▶ [AIM] Reproduce word for word the stretch of the records from the line containing "What is the distance" through the end of the records. Leave the pictures out of your answer.

Collected data:
########################################

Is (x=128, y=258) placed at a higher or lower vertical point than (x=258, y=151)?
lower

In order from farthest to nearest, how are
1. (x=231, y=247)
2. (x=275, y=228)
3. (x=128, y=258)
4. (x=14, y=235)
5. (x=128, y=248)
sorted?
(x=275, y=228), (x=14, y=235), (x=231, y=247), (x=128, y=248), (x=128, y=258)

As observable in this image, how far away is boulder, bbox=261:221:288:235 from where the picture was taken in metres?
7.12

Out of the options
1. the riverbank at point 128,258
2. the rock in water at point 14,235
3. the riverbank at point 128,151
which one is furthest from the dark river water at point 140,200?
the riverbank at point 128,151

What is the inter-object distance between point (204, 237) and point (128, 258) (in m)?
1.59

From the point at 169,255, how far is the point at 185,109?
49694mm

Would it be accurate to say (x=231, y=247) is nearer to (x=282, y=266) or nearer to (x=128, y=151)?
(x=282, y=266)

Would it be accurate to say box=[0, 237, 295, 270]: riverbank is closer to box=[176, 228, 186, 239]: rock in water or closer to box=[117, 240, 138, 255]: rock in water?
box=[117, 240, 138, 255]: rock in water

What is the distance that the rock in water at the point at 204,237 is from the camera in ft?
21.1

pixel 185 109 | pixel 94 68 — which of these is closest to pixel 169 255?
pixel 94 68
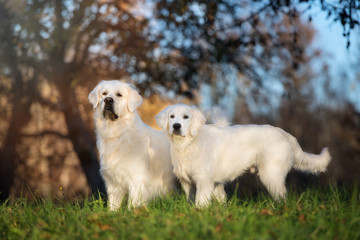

########################################

▶ [OUTPUT OF THE TASK]
What is the distance that the rock in water at the point at 204,237 is from the camera in ft?
21.1

pixel 185 109 | pixel 94 68 — which of these is closest to pixel 169 255?
pixel 94 68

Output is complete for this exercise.